*** Opening The records ***

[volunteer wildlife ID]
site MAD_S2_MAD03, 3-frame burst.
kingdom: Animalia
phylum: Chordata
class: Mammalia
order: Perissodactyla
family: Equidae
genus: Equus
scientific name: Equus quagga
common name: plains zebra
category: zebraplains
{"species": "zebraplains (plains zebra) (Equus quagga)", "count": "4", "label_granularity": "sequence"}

*** Closing The records ***

Work task =>
Starting at the line that has "site MAD_S2_MAD03, 3-frame burst." in the records above, restate word for word every line until the one that has "category: zebraplains", and include that one as well.

Result of this exercise =>
site MAD_S2_MAD03, 3-frame burst.
kingdom: Animalia
phylum: Chordata
class: Mammalia
order: Perissodactyla
family: Equidae
genus: Equus
scientific name: Equus quagga
common name: plains zebra
category: zebraplains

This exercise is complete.